O presidente do PS destacou que o fato de bebés nascerem em vias públicas constitui “um cenário inédito em nosso país”, embora os dados apresentados pelo PSD estejam corretos: desde 2022, uma média de 17 crianças nasceu na rua.
Alegação: em 2022 ocorreram 18 nascimentos na rua e em 2023 mais 15
Durante o debate quinzenal na Assembleia da República em 24 de setembro, o líder parlamentar do PSD, Hugo Soares, afirmou que “em 2022 nasceram 18 crianças na via pública [e] em 2023 nasceram [outras] 15 crianças na via pública” (https://canal.parlamento.pt/cid/8751/reuniao-plenaria, aos 2:07:21).

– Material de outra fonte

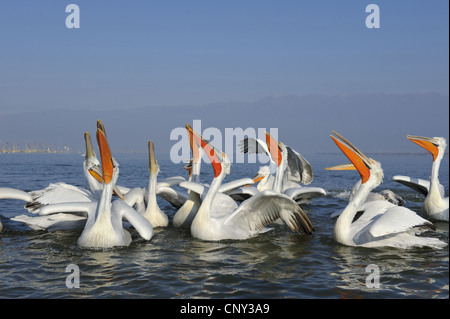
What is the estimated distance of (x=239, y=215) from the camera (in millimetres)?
6883

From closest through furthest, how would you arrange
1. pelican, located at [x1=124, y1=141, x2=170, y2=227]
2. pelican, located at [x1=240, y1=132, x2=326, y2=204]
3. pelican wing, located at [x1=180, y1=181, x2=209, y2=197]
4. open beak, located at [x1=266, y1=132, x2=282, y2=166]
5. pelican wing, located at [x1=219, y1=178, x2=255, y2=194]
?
pelican wing, located at [x1=180, y1=181, x2=209, y2=197] → pelican, located at [x1=124, y1=141, x2=170, y2=227] → pelican wing, located at [x1=219, y1=178, x2=255, y2=194] → open beak, located at [x1=266, y1=132, x2=282, y2=166] → pelican, located at [x1=240, y1=132, x2=326, y2=204]

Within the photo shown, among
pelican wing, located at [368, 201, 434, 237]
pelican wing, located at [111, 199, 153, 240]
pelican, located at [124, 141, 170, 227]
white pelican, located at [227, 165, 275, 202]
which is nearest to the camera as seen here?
pelican wing, located at [368, 201, 434, 237]

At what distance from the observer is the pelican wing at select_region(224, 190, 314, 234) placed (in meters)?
6.77

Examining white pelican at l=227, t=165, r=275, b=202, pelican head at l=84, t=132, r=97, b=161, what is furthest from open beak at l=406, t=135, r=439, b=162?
pelican head at l=84, t=132, r=97, b=161

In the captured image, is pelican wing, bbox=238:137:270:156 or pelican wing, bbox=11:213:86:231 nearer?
pelican wing, bbox=11:213:86:231

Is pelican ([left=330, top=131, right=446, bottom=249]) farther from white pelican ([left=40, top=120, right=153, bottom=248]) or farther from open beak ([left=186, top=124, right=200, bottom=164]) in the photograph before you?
white pelican ([left=40, top=120, right=153, bottom=248])

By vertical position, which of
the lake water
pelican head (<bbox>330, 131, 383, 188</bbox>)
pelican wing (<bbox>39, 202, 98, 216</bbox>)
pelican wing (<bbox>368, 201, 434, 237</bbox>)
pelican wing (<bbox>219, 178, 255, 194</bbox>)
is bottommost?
the lake water

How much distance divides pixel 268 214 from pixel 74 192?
314 cm

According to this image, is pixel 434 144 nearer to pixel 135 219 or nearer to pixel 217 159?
pixel 217 159

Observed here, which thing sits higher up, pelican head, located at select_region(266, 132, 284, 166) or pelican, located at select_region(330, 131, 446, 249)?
pelican head, located at select_region(266, 132, 284, 166)

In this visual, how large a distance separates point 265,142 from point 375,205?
2.91 metres

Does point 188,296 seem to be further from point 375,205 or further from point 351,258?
point 375,205

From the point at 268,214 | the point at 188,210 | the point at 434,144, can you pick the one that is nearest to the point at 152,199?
the point at 188,210
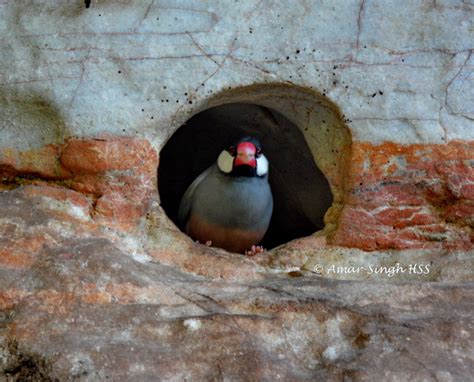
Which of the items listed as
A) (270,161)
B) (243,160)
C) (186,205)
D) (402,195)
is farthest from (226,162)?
(402,195)

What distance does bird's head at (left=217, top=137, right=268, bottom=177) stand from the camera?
15.2 ft

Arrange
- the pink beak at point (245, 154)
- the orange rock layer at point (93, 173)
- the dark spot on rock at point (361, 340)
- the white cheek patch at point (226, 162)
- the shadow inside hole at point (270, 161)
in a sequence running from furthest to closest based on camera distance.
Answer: the shadow inside hole at point (270, 161) → the white cheek patch at point (226, 162) → the pink beak at point (245, 154) → the orange rock layer at point (93, 173) → the dark spot on rock at point (361, 340)

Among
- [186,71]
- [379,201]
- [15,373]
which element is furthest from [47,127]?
[379,201]

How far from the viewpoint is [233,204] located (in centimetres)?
468

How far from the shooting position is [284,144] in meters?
5.23

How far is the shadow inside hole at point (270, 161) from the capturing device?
5109 millimetres

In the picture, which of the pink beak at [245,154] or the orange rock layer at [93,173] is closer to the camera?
the orange rock layer at [93,173]

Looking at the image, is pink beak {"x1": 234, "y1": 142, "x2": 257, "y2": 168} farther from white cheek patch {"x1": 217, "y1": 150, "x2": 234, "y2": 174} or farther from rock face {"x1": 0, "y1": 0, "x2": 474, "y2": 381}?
rock face {"x1": 0, "y1": 0, "x2": 474, "y2": 381}

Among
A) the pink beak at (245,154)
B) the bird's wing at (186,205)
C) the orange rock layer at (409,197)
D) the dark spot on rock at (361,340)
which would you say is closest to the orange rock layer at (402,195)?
the orange rock layer at (409,197)

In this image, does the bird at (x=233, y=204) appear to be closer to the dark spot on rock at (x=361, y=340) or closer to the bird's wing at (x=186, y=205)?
the bird's wing at (x=186, y=205)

Esses dados foram apresentados em resposta ao deputado José Luís Carneiro, secretário-geral do PS, que havia declarado previamente que “nunca nasceram tantas crianças nas ambulâncias portuguesas e, mais grave, houve mesmo uma mãe que chegou a dar à luz na rua, um cenário nunca visto no nosso país” (mesmo link, aos 44:58).
Na resposta, Hugo Soares exibiu dois recortes de jornais com os títulos: “Duas meninas nascem na estrada a caminho da maternidade” e “O que ocorreu realmente durante o parto em plena rua de Lisboa?”, sem indicar datas.

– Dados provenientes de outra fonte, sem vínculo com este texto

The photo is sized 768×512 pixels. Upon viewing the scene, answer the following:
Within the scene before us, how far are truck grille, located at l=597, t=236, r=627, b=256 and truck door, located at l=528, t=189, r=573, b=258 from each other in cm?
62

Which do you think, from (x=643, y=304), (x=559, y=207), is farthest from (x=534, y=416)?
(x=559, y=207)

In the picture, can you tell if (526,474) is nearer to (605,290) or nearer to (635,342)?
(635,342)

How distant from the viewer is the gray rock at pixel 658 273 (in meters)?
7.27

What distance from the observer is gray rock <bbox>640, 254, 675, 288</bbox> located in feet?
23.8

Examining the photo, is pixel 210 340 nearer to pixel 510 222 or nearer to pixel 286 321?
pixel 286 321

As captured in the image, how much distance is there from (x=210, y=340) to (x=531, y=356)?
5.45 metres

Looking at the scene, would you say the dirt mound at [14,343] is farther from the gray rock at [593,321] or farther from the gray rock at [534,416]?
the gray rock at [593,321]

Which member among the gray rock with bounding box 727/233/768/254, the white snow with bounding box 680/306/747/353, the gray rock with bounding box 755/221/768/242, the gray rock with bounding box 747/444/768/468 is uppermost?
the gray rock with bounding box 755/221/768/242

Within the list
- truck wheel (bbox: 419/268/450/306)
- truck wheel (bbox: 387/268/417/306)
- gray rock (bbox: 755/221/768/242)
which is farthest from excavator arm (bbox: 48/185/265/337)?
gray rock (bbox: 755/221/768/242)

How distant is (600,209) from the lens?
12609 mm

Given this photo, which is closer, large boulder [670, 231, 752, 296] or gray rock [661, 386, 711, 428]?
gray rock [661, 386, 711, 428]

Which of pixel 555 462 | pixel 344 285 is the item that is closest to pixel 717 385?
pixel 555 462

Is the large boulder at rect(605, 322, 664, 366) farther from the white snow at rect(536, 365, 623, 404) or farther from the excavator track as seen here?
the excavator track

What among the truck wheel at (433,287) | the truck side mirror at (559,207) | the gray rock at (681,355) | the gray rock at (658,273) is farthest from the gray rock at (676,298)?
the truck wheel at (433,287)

Fatos: dados do Ministério da Saúde e do INEM confirmam o número de partos na via pública
Pesquisas pelos títulos dos artigos mencionados revelam que são de 2020, do Correio da Manhã (https://archive.ph/jSx5o) e do Expresso (https://archive.ph/4eCUZ), e portanto não se referem aos supostos casos de 2022 e 2023, período em que José Luís Carneiro foi ministro da Administração Interna.

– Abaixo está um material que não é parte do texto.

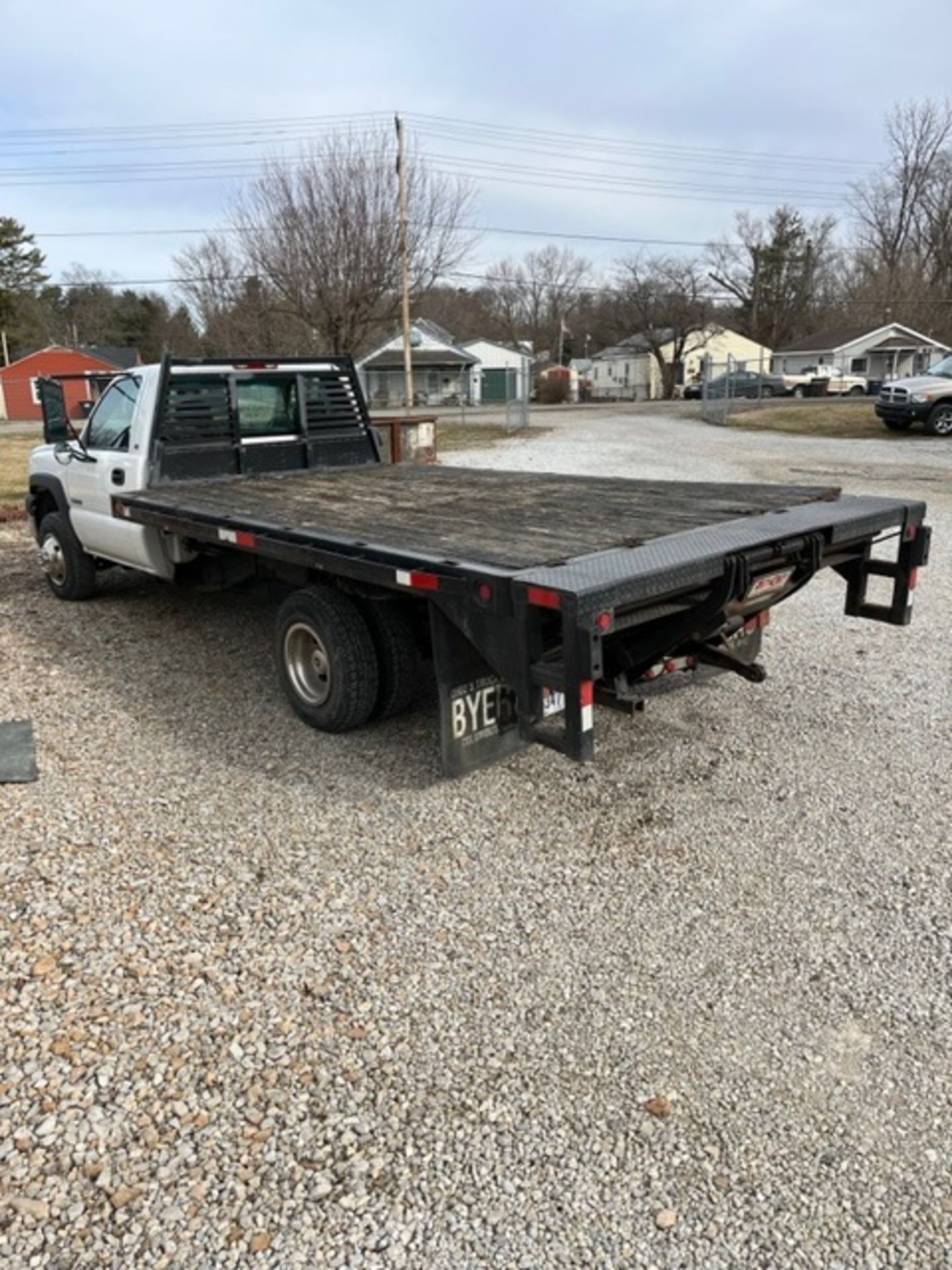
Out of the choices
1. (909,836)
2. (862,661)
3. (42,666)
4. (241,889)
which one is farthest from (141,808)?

Com relação aos partos na via pública, embora não tenham sido registrados casos notáveis nesses anos, os números apresentados estão corretos. Em resposta à Lusa Verifica, o deputado Hugo Soares esclareceu que “são dados oficiais do Ministério da Saúde e públicos porque foram apresentados pela ministra na audiência parlamentar realizada a 17 de setembro.”
De fato, naquela data, a ministra Ana Paula Martins apresentou a informação sobre o número de partos realizados em contexto pré-hospitalar entre 2022 e 2025, incluindo os que ocorreram em ambulâncias, na rua, em centros de saúde e domiciliares (https://canal.parlamento.pt/cid/8712/audicao-da-ministra-da-saude, aos 4:06:10).
Conforme esses dados, em 2022 foram realizados 25 partos em ambulâncias, 18 na via pública e 126 em domicílios, totalizando 169 partos em situação pré-hospitalar. No ano seguinte, 2023, ocorreram 18 partos em ambulâncias, 15 na rua e 140 em casa, totalizando 173 partos nestes contextos.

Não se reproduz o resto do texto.